BRANO DA LEGGERE –
(Articolo pubblicato su Temposport di ottobre 2021 dal titolo: ”Soli eravamo e senza alcun sospetto.”)

Una relazione tenuta nascosta richiama per i diretti interessati, un patto condiviso molto personale, intimo, che ricorda una sorta di giuramento che tiene unita con maggior forza la coppia che lo ha sottoscritto. Come se i due condividessero quella esclusività che nessuno deve conoscere, in una sorta di patto fondativo basato su una fedeltà e promessa unici.”

Amori clandestini: Galeotto fu…

Frequentare per un lungo periodo luoghi in cui si condividono degli spazi con altri, induce a formare, inevitabilmente e forse fortunatamente, delle relazioni. Queste possono essere sociali, opportunistiche, interessate, amicali ed anche amorose.

In ambito sportivo uno dei luoghi di frequentazione più importanti è la palestra, dove una o più volte alla settimana, si incontrano delle persone che da perfette sconosciute possono diventare amiche e sentirsi sempre più a proprio agio nel condividere i propri allenamenti. Recentemente una mia collega, sposatasi da poco, rispondendo agli auguri di una sua amica, le ha scritto:” grazie, forse non lo sai, ma io e mio marito ci siamo conosciuti proprio nella tua palestra”).

Effetto clandestinità

I recenti giochi olimpici, tra le tante suggestioni ed emozioni che ci hanno trasmesso, hanno evidenziato dinamiche affettive davvero uniche, tra le quali, per esempio quelle che si possono sviluppare tra l’atleta ed il proprio preparatore atletico. Sono relazioni amorose che spesso, per ragioni diverse, devono essere mantenute nascoste, determinando una sorta di “effetto clandestinità” rappresentando per chi le vive, una dimensione molto particolare. Sembra che questo aspetto, nell’immaginario collettivo, alimenti una curiosità quasi morbosa, che va al di là del fatto in sé e permetta un’esplorazione di significati più profondi che ciò evoca.

DATI DI PARTENZA –

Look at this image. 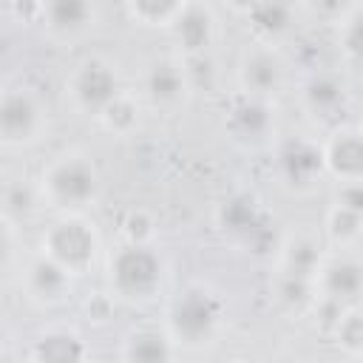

COSA SI CHIEDE –
Puoi ricopiare per intero, parola per parola, il brano sugli amori clandestini nello sport?

RISPOSTA –
(Articolo pubblicato su Temposport di ottobre 2021 dal titolo: ”Soli eravamo e senza alcun sospetto.”)

Una relazione tenuta nascosta richiama per i diretti interessati, un patto condiviso molto personale, intimo, che ricorda una sorta di giuramento che tiene unita con maggior forza la coppia che lo ha sottoscritto. Come se i due condividessero quella esclusività che nessuno deve conoscere, in una sorta di patto fondativo basato su una fedeltà e promessa unici.”

Amori clandestini: Galeotto fu…

Frequentare per un lungo periodo luoghi in cui si condividono degli spazi con altri, induce a formare, inevitabilmente e forse fortunatamente, delle relazioni. Queste possono essere sociali, opportunistiche, interessate, amicali ed anche amorose.

In ambito sportivo uno dei luoghi di frequentazione più importanti è la palestra, dove una o più volte alla settimana, si incontrano delle persone che da perfette sconosciute possono diventare amiche e sentirsi sempre più a proprio agio nel condividere i propri allenamenti. Recentemente una mia collega, sposatasi da poco, rispondendo agli auguri di una sua amica, le ha scritto:” grazie, forse non lo sai, ma io e mio marito ci siamo conosciuti proprio nella tua palestra”).

Effetto clandestinità

I recenti giochi olimpici, tra le tante suggestioni ed emozioni che ci hanno trasmesso, hanno evidenziato dinamiche affettive davvero uniche, tra le quali, per esempio quelle che si possono sviluppare tra l’atleta ed il proprio preparatore atletico. Sono relazioni amorose che spesso, per ragioni diverse, devono essere mantenute nascoste, determinando una sorta di “effetto clandestinità” rappresentando per chi le vive, una dimensione molto particolare. Sembra che questo aspetto, nell’immaginario collettivo, alimenti una curiosità quasi morbosa, che va al di là del fatto in sé e permetta un’esplorazione di significati più profondi che ciò evoca.